Of course, the absence of political activism does not mean that everything will run smoothly as before. That’s not even possible, Queen Elizabeth cannot simply be plastered over with an effigy of Charles. He cannot repeat her story of a young woman ascending the throne at a moment of national distress after World War II. Elizabeth’s strength also lay in the fact that she represented an optimistic counterbalance to the objectively declining influence of Britain in the world, including decolonization. Nevertheless, it can be expected that, at least initially, the changes will take place more within the institution itself, i.e. the royal family. And it doesn’t tend to make decisions very collectively (hence the many heartbreaking stories about the heartless queen that resonate so well in the tabloids and on the movie screen).
If Elizabeth II. There was some criticism among British experts on the monarchy, then the decision to keep a wide range of active members of the royal family. The British ensemble, which is often unable to stack itself on a smaller tribune, pales in comparison to the monarchies of Spain or Scandinavia. This entails not only the feeling that the common subjects have to “feed” too many idle snobs, whose role is difficult to understand, but also the risk of scandals and scandals.

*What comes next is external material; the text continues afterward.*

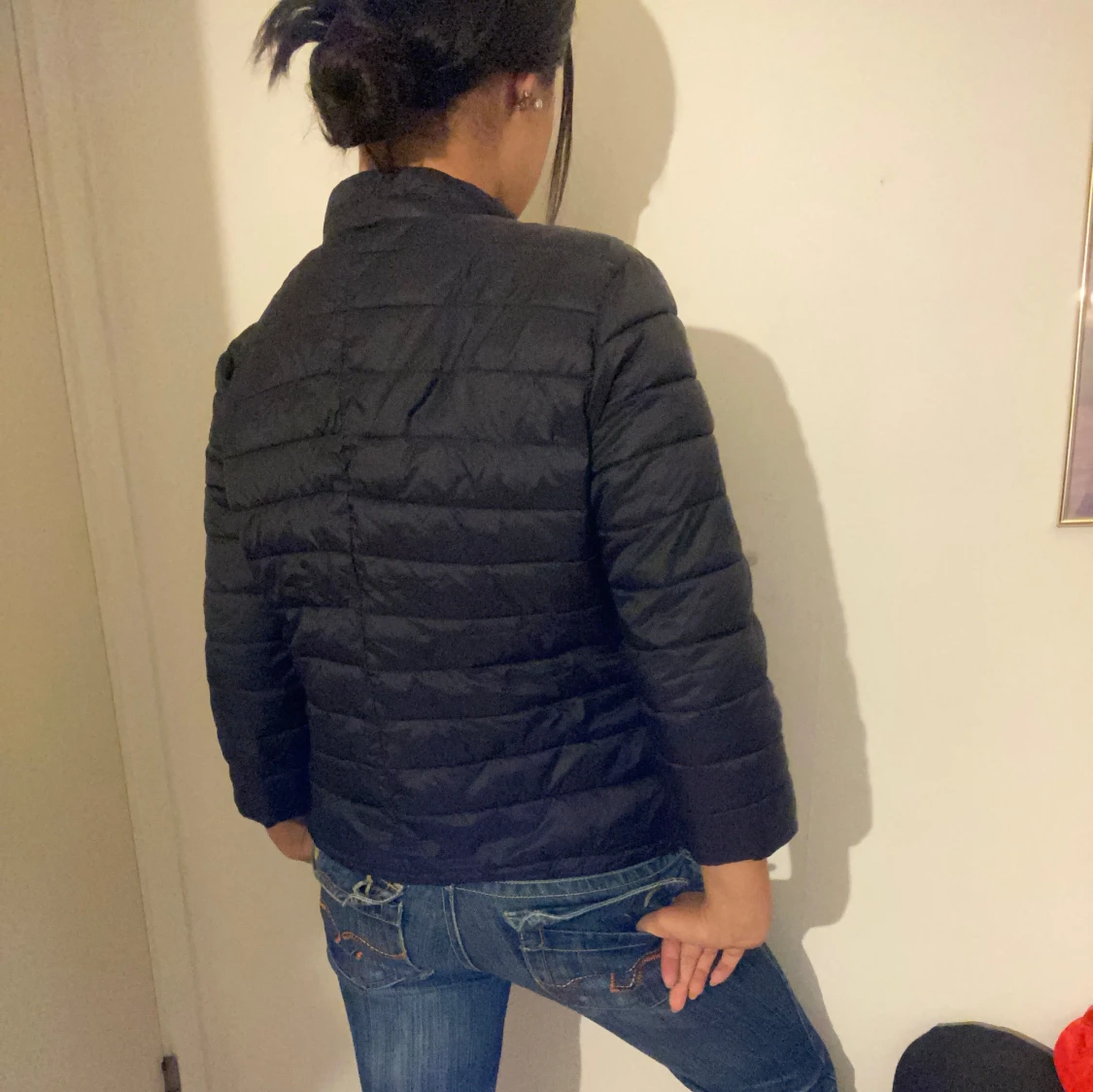 Hernoliknande pufferjacka / Lättviktsjacka  - 92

A slim royal family, in which official functions would only belong to the narrowest circle of people in close proximity to the monarch, would not have to deal with, for example, Uncle Andrew’s pedophile tendencies or dramas between siblings who have a realistically different chance of actually ruling one day. That is, she would deal with them like any other family in private and would not complicate the operation of an important state institution.
Charles III indeed, he has spoken in the past about wanting to correct his mother’s move and reduce the number of active family members. Whether and how this will happen remains to be seen – and it is certainly not possible to expect any revolutionary solutions within weeks or months. At the same time, in the way that Charles III. will play his part, a lot will matter.

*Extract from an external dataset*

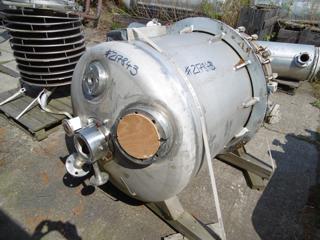 Stainless Steel Austenitic Pressure Leaf Filter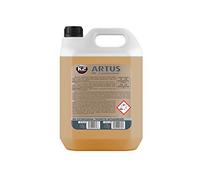 K2 Bidone 5L Arthur concentrato per Pulizia Auto Lucida cruscotto plastica Gomma Clean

Until now, the reader may have the feeling that the inner workings of a strange institution may not interest him. The reality is, however, that until the incredibly popular figure of Elizabeth II. it was not only a prerequisite for the success of the series on Netflix, but also a guarantee of the cohesion of the entire United Kingdom of Great Britain and Northern Ireland. According to some analysts, Karl is even in danger of having his mother’s popularity turn unpleasantly against him – that it will turn out that the loyalty of the subjects is tied more to the personality of the late monarch than to the institution as such.

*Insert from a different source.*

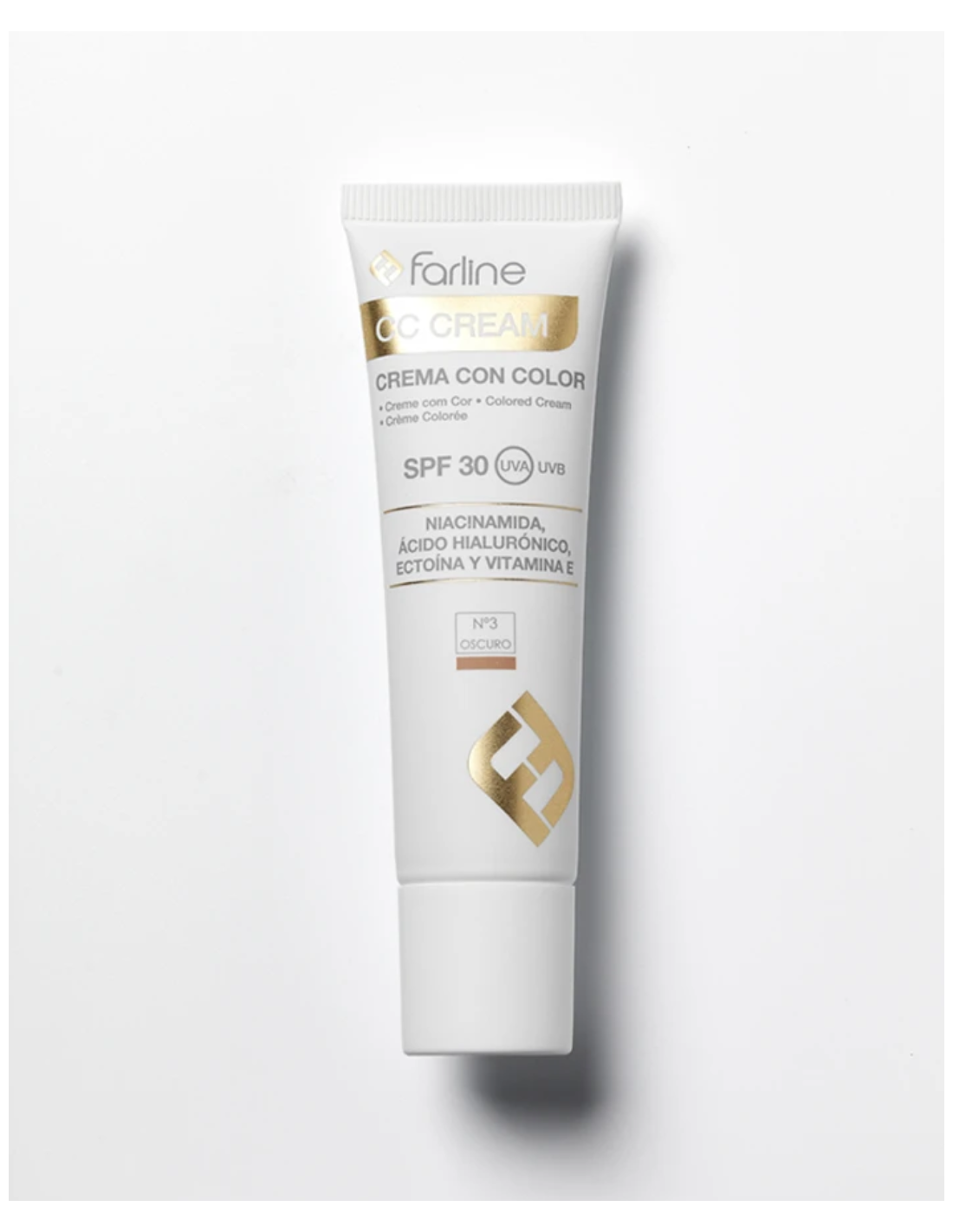 FARLINE CC CREAM COLOR OSCURO TONO 03 30ml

At the same time, the United Kingdom faces the strengthened centrifugal tendencies of Scotland and Northern Ireland after Brexit. In Scotland, the ruling nationalists are seeking a repeat of the independence referendum, and that may indeed take a different course without Elizabeth (and after leaving the EU). In Northern Ireland, on the other hand, in the recent elections, the republican party Sinn Fein, which has been striving for long-term unification with Dublin, won. Even in this case, the combination of a new monarch and an unwanted departure from the EU looms as a potentially explosive mixture in the longer term.
Add to that the war in Ukraine, inflation and the energy crisis – and suddenly it is clear that even changes in the course of the royal family, intended as a way to consolidate the authority and popularity of the new king, can have far-reaching consequences.